— Start SUPPLIED DATA —
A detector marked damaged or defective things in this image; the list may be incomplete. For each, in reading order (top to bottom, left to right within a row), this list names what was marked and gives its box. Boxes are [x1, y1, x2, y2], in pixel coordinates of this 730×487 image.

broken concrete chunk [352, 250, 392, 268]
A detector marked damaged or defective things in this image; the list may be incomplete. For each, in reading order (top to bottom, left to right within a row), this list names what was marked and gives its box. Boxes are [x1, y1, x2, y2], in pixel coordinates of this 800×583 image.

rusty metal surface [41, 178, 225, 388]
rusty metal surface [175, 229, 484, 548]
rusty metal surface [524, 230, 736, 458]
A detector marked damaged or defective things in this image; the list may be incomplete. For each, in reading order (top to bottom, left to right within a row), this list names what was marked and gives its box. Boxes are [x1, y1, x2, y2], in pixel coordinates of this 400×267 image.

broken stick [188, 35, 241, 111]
— End SUPPLIED DATA —
— Start SUPPLIED DATA —
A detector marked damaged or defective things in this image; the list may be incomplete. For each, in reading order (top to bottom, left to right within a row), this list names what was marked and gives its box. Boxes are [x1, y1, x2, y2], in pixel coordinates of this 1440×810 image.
— End SUPPLIED DATA —
§ **TASK REQUIREMENTS**: Rewrite the entries from the line with "this 730×487 image." up to and including the line with "broken stick [188, 35, 241, 111]" as a numbered list, skipping any blank lines.

§ **EXERCISE SOLUTION**:
1. A detector marked damaged or defective things in this image; the list may be incomplete. For each, in reading order (top to bottom, left to right within a row), this list names what was marked and gives its box. Boxes are [x1, y1, x2, y2], in pixel coordinates of this 730×487 image.
2. broken concrete chunk [352, 250, 392, 268]
3. A detector marked damaged or defective things in this image; the list may be incomplete. For each, in reading order (top to bottom, left to right within a row), this list names what was marked and gives its box. Boxes are [x1, y1, x2, y2], in pixel coordinates of this 800×583 image.
4. rusty metal surface [41, 178, 225, 388]
5. rusty metal surface [175, 229, 484, 548]
6. rusty metal surface [524, 230, 736, 458]
7. A detector marked damaged or defective things in this image; the list may be incomplete. For each, in reading order (top to bottom, left to right within a row), this list names what was marked and gives its box. Boxes are [x1, y1, x2, y2], in pixel coordinates of this 400×267 image.
8. broken stick [188, 35, 241, 111]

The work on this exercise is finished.